Top of Supplied material
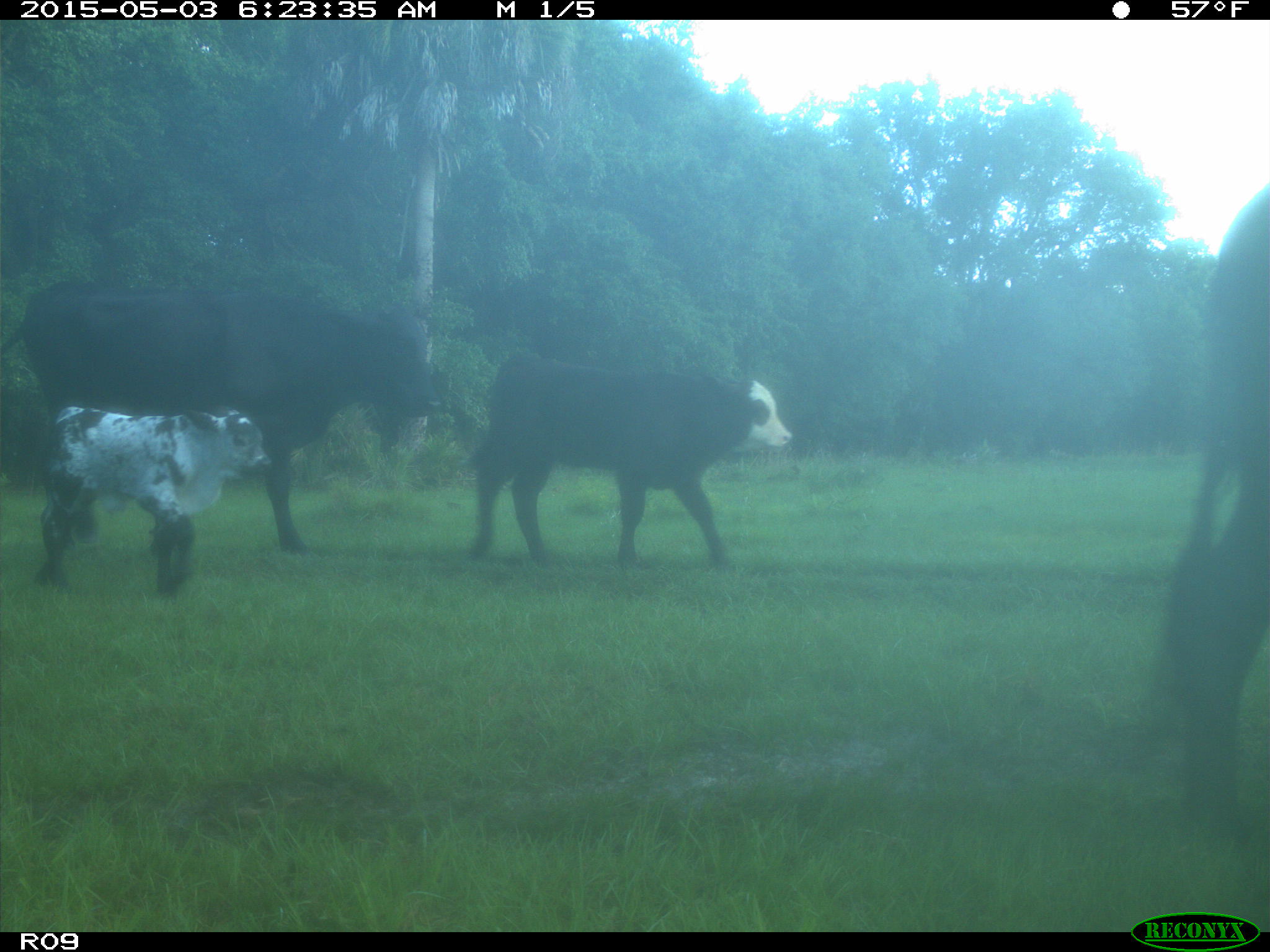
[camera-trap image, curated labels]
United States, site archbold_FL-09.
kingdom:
Bottom of Supplied material
:: Work instruction ::
Write out the listing word for word, omitting the pictures it holds.

:: Task answer ::
[camera-trap image, curated labels]
United States, site archbold_FL-09.
kingdom:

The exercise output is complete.